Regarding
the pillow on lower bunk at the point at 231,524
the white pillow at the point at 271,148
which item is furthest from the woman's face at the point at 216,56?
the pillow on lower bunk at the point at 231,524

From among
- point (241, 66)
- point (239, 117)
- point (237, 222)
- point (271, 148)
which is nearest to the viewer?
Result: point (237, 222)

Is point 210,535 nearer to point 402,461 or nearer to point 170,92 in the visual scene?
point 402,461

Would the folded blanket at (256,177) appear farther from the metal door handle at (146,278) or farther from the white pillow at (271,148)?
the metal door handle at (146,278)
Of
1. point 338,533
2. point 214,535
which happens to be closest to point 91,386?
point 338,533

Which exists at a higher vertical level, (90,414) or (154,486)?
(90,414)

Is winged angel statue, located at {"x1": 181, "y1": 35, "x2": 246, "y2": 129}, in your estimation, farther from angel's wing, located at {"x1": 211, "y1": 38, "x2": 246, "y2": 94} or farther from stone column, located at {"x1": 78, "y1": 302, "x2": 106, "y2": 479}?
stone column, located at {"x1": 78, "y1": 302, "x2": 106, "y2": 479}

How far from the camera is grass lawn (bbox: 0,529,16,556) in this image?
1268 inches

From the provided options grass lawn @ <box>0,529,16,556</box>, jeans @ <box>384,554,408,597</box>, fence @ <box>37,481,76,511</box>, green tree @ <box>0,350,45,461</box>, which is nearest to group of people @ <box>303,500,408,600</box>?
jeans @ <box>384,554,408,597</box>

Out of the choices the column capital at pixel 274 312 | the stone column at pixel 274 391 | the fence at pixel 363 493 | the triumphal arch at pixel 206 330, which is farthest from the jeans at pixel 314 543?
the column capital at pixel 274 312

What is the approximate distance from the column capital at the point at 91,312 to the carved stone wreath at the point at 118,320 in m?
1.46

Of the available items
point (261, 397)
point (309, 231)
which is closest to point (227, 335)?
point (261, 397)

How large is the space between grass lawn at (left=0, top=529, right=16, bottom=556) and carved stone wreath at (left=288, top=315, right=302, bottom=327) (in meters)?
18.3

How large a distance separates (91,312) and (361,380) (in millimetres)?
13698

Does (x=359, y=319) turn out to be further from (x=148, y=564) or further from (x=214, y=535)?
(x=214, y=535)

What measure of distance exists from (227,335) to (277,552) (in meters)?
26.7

- - -

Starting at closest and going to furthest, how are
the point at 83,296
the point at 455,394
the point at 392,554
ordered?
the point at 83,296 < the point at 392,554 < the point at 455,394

- - -

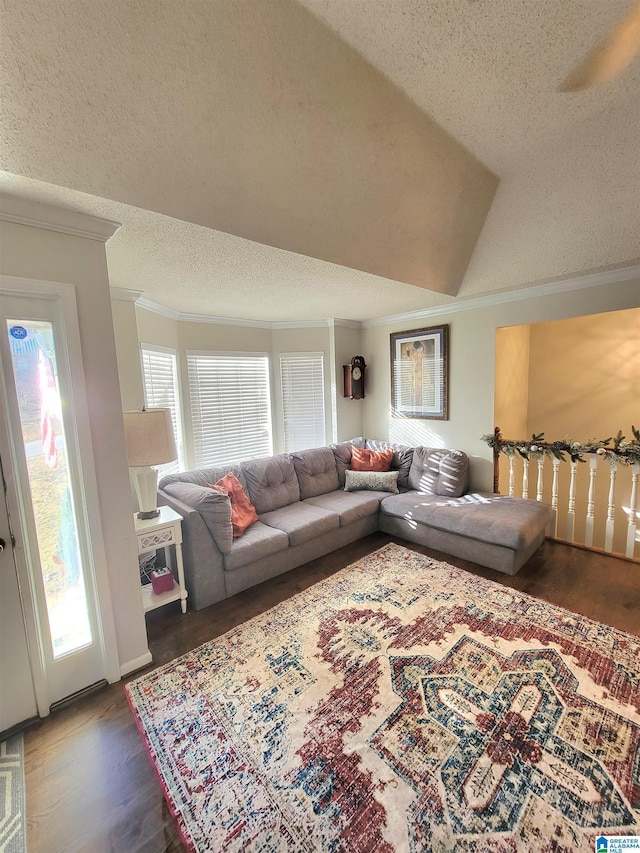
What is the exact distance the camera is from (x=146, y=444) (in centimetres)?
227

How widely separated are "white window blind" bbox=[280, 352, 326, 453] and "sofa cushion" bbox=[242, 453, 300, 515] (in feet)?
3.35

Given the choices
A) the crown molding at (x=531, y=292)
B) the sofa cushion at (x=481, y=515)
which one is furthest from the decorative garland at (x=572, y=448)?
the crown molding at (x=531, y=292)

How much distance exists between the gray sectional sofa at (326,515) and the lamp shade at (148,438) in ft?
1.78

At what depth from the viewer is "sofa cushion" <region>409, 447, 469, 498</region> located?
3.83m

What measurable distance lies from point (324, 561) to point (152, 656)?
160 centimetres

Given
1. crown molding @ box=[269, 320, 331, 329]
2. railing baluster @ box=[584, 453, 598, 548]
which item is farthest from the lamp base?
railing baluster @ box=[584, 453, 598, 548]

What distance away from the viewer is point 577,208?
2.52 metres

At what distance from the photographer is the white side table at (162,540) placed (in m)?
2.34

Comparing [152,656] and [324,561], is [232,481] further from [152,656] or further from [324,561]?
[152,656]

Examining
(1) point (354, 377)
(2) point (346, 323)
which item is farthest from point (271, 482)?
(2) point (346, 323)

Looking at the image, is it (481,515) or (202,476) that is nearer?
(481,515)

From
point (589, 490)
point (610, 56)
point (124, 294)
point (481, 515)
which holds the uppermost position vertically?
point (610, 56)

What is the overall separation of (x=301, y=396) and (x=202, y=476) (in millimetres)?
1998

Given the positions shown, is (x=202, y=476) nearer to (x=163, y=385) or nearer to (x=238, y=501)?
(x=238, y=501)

- - -

* [THE EXERCISE]:
Count the lines in the items above that contain the string "camera". Reply with that number only.

* [COMPLETE ANSWER]:
2